_Görevler ve Alıştırmalar_
[1] Ümmet kavramını ele alan yazıda "Modern zamanın şekillendirdiği" sözleriyle açılıp "yeniden anlam kazanıyor." sözleriyle kapanan bölümü harfi harfine yazıya geçirin.
[2] Ümmet kavramını ele alan yazıyı kaldığı yerden sürdürüp sonraki bölümü tamamlayın.

***** Verilen Metin *****

Modern zamanın şekillendirdiği olgular, bireyselciliği hayatın merkezine yerleştiriyor; “özgürlük” , “bağımsızlık” gibi argümanlar koşulsuz idealize ediliyor. İnsan; toplumdan, gelenekten ve kutsaldan bağımsızlaştırılarak, adeta hem köksüz hem yönsüz bırakılıyor. Bizi biz yapan, aidiyetlerimizi, bağlarımızı ifade eden değerlerlerimiz, sanki birer prangaymış gibi lanse ediliyor.
Dört elle tutunmamız gereken bağlarımız ise birer bağımlılık ve mecburen seçtiğimiz tercihler yığınıymış gibi kodlanıyor zihinlerimize.
Ahvalimiz bu iken, ümmet kavramı-modern çağın en çok unuttuğu, ama en çok ihtiyaç duyduğu değerlerden biri olarak- yeniden anlam kazanıyor.
Ümmet kavramı, seküler kodlarla döşenmeye çalışılan zihinlere, sadece dinî terminolojide geçen ve artık güncel bir karşılığı olmayan bir kavrammış gibi yerleştirilmeye çalışılsa da aslında ümmet kavramı; toplumsal bir vicdanın, ortak bir kimlik bilincinin, tarihsel bir dayanışmanın adı ve her şeyden önce bir aidiyetin karşılığıdır.
Seküler cümlelerin öznesi haline gelen insan, modernitenin bireyi soyutlayan ve toplumsal bağları ihmal eden anlayışında, varlığının anlamını yitiriyor. Bu özne, salt rasyonel ilmeklerle örülmüş bağlara tutunarak, vicdanına, ahlâki ve hatta etik değerlere, toplumsal sorumluluğa karşı kapılarını kapatmak pahasına, tutunması gereken en sağlam ve selim bağlardan soyutlanıyor farkına varmadan.
Ümmet olmak ve ümmetin mensubu olduğunu kabul etmek ise insanın kendisini hangi koşulda veya hangi çerçevede olursa olsun, sadece bir özne olarak değil, bir anlam ve eylem topluluğunun parçası olarak görmesini, tanımlamasını ve buna uygun şekilde pozisyon alarak, aksiyon bulmasını sağlar. Çünkü ümmet bilinci, insanı “ben”den , “biz”e taşıyarak, günümüz tabiriyle layık olduğu ve ona yakışan daha üst bir versiyona yükseltir. Böylece hem benliğini daha asil bir kıvama getirir hem de bizlik içinde daha adil bir konuma taşır.

***** Veri Satırları *****

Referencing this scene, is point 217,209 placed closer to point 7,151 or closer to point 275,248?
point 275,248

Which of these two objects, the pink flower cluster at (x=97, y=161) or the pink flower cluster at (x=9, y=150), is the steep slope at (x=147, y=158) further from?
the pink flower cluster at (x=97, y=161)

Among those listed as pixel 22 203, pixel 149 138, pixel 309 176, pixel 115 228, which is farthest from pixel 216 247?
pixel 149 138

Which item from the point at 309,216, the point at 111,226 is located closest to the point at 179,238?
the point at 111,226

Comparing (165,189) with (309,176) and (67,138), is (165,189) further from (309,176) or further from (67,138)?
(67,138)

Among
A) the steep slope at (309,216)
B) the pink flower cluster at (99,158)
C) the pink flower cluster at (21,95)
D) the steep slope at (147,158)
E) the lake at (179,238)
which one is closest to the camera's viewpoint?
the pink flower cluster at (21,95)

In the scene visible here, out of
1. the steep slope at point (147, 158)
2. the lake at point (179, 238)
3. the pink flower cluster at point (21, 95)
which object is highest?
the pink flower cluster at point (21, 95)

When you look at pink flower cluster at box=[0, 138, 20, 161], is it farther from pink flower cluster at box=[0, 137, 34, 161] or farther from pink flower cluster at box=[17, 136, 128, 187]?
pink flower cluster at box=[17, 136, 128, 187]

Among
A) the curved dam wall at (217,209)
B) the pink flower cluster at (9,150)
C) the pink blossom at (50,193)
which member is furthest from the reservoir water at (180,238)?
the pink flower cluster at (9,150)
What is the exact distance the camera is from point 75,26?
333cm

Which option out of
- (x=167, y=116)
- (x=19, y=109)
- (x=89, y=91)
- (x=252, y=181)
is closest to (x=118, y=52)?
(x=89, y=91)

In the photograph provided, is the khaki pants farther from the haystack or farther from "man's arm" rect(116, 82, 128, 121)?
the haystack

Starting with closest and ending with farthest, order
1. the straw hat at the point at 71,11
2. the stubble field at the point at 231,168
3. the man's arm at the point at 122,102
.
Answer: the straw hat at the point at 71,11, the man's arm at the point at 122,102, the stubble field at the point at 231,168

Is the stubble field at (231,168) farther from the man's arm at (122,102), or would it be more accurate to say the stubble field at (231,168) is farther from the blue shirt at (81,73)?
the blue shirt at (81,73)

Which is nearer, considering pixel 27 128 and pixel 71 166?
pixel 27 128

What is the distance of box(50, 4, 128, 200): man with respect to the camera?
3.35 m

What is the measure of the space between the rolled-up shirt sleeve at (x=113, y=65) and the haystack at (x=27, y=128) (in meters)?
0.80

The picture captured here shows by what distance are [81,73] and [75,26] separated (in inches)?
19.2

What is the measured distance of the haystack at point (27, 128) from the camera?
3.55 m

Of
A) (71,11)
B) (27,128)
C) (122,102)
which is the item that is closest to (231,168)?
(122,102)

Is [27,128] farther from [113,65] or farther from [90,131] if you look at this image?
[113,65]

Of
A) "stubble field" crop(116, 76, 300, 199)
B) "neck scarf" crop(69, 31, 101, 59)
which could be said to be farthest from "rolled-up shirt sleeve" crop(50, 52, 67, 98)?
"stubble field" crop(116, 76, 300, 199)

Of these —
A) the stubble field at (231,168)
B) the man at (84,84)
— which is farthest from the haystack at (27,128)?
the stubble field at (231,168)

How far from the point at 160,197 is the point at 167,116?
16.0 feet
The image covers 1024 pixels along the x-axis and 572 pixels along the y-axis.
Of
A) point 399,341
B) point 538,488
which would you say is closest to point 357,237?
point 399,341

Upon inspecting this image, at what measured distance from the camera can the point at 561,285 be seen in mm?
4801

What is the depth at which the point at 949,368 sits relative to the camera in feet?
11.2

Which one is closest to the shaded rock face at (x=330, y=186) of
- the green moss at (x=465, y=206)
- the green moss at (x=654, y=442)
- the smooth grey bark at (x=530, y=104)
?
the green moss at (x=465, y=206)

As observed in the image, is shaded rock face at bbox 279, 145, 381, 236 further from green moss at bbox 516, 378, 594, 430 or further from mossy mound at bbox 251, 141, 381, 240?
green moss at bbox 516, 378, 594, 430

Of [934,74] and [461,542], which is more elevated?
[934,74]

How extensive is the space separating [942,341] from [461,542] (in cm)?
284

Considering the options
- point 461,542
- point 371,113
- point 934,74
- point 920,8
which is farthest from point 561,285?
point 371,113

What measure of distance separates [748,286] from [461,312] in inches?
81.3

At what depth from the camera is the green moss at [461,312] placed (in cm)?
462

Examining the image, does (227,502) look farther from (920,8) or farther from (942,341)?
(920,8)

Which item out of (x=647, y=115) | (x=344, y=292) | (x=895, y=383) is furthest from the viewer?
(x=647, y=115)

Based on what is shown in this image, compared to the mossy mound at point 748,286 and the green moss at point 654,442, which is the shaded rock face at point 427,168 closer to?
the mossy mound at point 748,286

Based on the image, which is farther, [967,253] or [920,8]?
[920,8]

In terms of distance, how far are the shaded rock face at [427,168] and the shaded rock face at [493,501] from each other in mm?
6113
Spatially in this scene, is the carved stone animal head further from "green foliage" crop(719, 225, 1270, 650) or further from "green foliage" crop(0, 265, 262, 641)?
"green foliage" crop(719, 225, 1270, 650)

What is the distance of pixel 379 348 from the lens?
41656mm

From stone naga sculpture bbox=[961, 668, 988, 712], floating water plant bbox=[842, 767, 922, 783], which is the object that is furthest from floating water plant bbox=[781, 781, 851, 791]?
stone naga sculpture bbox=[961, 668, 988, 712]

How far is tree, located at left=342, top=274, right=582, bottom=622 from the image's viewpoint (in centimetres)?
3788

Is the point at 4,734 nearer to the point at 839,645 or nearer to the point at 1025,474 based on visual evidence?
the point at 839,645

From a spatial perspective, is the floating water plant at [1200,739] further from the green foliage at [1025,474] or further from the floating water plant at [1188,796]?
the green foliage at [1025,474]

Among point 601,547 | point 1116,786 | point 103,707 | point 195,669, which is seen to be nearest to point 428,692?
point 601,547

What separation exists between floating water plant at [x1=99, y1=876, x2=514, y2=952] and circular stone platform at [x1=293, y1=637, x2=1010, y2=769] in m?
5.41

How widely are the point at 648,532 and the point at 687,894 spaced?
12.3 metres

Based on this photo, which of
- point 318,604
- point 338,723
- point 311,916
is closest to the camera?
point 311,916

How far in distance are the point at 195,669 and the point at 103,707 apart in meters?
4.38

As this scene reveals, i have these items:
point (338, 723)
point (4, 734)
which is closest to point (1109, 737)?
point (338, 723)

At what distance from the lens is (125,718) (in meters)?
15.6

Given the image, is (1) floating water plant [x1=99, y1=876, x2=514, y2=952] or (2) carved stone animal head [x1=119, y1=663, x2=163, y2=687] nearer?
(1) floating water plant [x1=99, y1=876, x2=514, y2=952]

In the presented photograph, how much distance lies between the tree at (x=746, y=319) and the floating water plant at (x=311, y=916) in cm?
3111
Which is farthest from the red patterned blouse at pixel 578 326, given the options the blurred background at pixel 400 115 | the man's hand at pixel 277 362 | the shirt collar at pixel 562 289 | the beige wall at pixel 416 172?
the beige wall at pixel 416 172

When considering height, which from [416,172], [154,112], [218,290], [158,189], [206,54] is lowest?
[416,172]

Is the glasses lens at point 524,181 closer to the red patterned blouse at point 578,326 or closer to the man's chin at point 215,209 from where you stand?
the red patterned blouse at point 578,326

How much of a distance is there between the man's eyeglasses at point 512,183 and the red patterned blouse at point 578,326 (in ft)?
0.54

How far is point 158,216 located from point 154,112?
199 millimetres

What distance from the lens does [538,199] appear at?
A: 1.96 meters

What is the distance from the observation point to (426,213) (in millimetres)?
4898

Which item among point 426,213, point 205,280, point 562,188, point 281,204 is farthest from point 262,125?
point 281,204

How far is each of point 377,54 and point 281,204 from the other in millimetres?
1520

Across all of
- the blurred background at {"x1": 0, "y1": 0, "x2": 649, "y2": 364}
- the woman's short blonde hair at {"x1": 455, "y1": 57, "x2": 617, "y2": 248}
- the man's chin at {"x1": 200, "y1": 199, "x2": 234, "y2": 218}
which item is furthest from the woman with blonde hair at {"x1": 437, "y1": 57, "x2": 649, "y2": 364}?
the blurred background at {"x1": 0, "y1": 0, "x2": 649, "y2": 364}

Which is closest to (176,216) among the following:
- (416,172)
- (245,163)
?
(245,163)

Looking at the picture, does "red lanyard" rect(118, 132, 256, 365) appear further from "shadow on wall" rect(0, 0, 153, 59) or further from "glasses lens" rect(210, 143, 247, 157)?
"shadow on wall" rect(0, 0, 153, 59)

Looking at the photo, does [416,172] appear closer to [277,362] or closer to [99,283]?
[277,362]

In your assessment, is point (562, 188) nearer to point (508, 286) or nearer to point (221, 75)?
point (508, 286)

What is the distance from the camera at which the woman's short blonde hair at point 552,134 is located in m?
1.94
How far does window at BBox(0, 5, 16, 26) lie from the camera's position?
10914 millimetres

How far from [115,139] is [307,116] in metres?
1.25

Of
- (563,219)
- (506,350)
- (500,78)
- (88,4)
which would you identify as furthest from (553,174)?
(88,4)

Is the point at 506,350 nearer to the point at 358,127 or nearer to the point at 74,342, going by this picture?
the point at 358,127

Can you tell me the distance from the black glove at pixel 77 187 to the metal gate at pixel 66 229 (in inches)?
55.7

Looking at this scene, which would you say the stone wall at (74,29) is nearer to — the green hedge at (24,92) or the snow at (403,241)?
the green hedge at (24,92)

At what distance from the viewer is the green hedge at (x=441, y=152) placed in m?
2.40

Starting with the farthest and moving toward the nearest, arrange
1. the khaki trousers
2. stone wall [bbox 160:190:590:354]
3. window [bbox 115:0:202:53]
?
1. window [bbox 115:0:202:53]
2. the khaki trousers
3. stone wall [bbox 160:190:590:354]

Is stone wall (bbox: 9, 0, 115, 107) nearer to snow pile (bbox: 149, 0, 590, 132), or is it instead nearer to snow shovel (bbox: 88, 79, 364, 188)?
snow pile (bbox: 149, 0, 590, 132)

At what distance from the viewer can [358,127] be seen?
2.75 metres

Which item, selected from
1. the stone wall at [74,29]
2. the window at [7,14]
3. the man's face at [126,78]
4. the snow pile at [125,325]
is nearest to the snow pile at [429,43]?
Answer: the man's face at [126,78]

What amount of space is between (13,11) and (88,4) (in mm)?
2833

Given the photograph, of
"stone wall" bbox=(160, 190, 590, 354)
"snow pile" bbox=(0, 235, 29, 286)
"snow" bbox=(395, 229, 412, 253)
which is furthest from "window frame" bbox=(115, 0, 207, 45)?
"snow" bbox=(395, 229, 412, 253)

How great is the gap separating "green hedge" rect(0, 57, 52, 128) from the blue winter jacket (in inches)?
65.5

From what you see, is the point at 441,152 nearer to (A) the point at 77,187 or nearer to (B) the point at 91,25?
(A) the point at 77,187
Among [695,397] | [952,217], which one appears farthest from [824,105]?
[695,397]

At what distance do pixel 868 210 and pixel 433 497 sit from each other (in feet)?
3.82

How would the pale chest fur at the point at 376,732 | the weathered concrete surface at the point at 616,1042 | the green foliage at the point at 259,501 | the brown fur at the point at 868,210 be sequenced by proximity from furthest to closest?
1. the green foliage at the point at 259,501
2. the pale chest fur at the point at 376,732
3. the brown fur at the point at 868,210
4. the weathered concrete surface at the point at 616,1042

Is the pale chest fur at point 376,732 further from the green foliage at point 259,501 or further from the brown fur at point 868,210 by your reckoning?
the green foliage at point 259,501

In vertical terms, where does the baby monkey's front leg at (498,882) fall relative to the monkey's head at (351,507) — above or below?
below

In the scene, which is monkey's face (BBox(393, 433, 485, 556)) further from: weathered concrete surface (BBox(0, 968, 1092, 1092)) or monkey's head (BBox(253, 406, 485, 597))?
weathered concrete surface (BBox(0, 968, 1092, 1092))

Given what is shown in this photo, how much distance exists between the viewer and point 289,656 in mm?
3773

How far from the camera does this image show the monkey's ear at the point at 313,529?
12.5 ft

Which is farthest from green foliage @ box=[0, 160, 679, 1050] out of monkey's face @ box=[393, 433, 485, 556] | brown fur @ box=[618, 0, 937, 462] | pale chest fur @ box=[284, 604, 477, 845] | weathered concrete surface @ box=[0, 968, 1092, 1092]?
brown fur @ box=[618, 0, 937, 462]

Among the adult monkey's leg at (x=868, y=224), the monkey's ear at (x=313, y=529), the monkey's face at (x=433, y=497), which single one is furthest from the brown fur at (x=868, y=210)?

*****

_Yazılı Yanıtlar_
[1]
Modern zamanın şekillendirdiği olgular, bireyselciliği hayatın merkezine yerleştiriyor; “özgürlük” , “bağımsızlık” gibi argümanlar koşulsuz idealize ediliyor. İnsan; toplumdan, gelenekten ve kutsaldan bağımsızlaştırılarak, adeta hem köksüz hem yönsüz bırakılıyor. Bizi biz yapan, aidiyetlerimizi, bağlarımızı ifade eden değerlerlerimiz, sanki birer prangaymış gibi lanse ediliyor.
Dört elle tutunmamız gereken bağlarımız ise birer bağımlılık ve mecburen seçtiğimiz tercihler yığınıymış gibi kodlanıyor zihinlerimize.
Ahvalimiz bu iken, ümmet kavramı-modern çağın en çok unuttuğu, ama en çok ihtiyaç duyduğu değerlerden biri olarak- yeniden anlam kazanıyor.

[2]
Buna karşın, modern dünyanın birey merkezli nakıs anlayışı, insanı görünürde özgürleştiririp, özerkleştirirken aslında onu, yalnızlaştırır ve çağın dişlileri arasında öğüterek, önceden hazırlanmış kalıplara döküp istediği edilgen bir forma getirir. Aslında kendi iradesiyle belli bir kıvama geldiğini ve böylece yığınlar arasında özgün bir biçimde, biricikliğini koruduğunu, özgürleşerek özgün bir hayatta varlık bulduğunu zanneden insan, bu şekilde yığınlar arasında kaybolmaktadır.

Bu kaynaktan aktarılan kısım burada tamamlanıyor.